Unable to get filesystem from specified path
When you try to run a job from a Flex Template, your job might fail with the following error:
ValueError: Unable to get filesystem from specified path, please use
the correct path or ensure the required dependency is installed, e.g., pip
install apache-beam[gcp]. Path specified: PATH
This error occurs when the job uses a Flex Template container image, and the container image doesn't contain a Java installation.
To resolve this issue, add the following line to your Dockerfile:
sh
RUN apt-get update && apt-get install -y openjdk-17-jdk
This command installs Java in your container environment.
Flex Template launcher delay
When you submit a Flex Template job, the job request goes into a Spanner queue. The template launcher picks up the job from the Spanner queue and then runs the template. When Spanner has a message backlog, a significant delay might occur between the time you submit the job and the time the job launches.
To work around this issue, launch your Flex Template from a different region.
The template parameters are invalid
When you try to use the gcloud CLI to run a job that uses a Google-provided template, the following error occurs:
ERROR: (gcloud.beta.dataflow.flex-template.run) INVALID_ARGUMENT: The template
parameters are invalid.
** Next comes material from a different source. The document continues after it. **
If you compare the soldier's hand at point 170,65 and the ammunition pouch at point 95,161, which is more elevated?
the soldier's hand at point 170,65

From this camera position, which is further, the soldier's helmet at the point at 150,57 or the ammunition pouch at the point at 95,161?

Details: defaultSdkHarnessLogLevel: Unrecognized
parameter defaultWorkerLogLevel: Unrecognized parameter
This error occurs because some Google-provided templates don't support the
defaultSdkHarnessLog
and defaultWorkerLog
options.
As a workaround, copy the template specification file to a Cloud Storage bucket. Add the following additional parameters to the file.
"metadata": {
...
"parameters": [
...,
{
"name": "defaultSdkHarnessLogLevel",
"isOptional": true,
"paramType": "TEXT"
},
{
"name": "defaultWorkerLogLevel",
"isOptional": true,
"paramType": "TEXT"
}
]
}
After you make this change to the template file, use the following command to run the template.
--template-file-gcs-location=gs://BUCKET_NAME/FILENAME
Replace the following values:
BUCKET_NAME
: the name of your Cloud Storage bucketFILENAME
: the name of your template specification file
Flex Template launcher logs show wrong severity
When a custom Flex Template
launch fails, the following message appears in the log files with the severity
ERROR
:
ERROR: Error occurred in the launcher container: Template launch failed. See console logs.
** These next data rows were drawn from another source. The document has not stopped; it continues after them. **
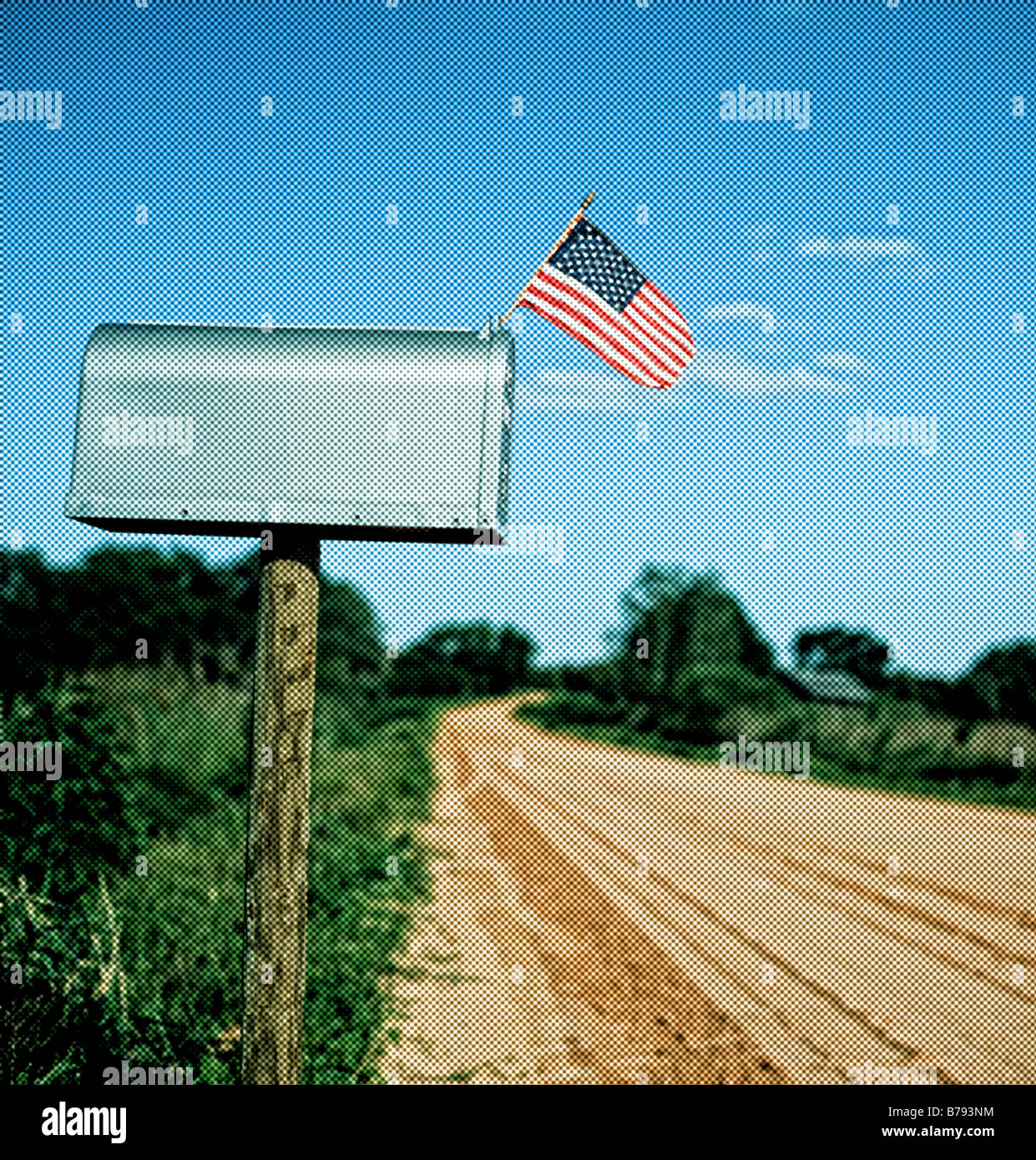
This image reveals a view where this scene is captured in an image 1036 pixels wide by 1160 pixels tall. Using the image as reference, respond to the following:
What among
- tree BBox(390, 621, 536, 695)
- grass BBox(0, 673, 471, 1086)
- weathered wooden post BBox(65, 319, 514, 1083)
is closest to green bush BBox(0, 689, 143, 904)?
grass BBox(0, 673, 471, 1086)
The root cause of the launch failure usually appears in the logs prior to this
message with the severity INFO
. Although this log level may be incorrect, it
is expected, because the Flex template launcher has no way to extract severity
details from the log messages produced by the Apache Beam application.
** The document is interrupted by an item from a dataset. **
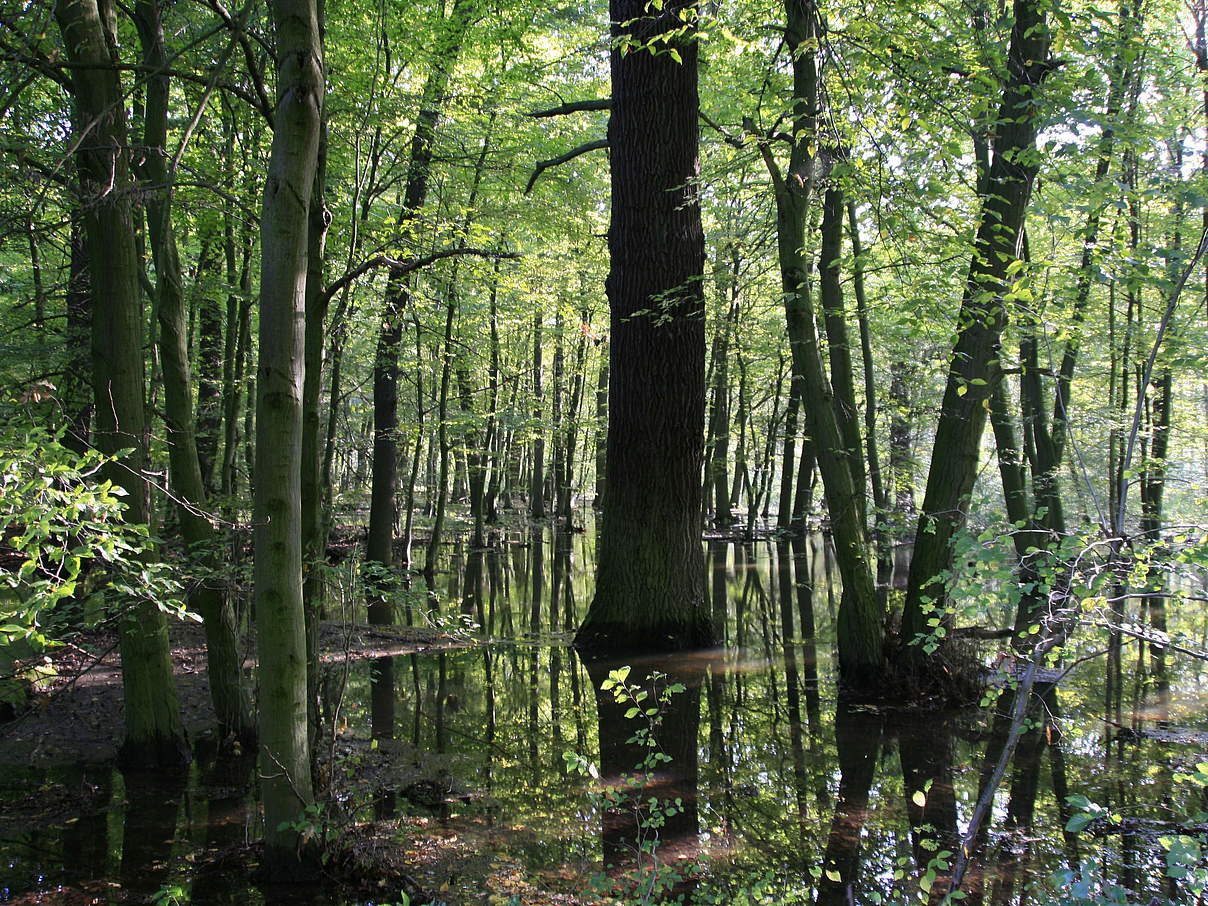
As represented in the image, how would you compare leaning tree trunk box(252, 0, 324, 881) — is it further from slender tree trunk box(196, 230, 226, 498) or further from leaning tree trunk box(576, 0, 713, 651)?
slender tree trunk box(196, 230, 226, 498)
If you want to see the correct severity for every message in the launcher log, configure your template to generate logs in the JSON format instead of in plain text. This configuration allows the template launcher to extract the correct log message severity. Use the following message structure:
{
"message": "The original log message",
"severity": "DEBUG/INFO/WARN/ERROR"
}
In Java, you can use Logback logger with a custom JSON appender implementation. For more information, see the Logback example configuration and the JSON appender example code in GitHub.
This issue only impacts the logs generated by the Flex Template launcher when the pipeline is launching. When the launch succeeds and the pipeline is running, the logs produced by Dataflow workers have the proper severity.
Google-provided templates
show the correct severity during job launch, because the Google-provided
templates use this JSON logging approach.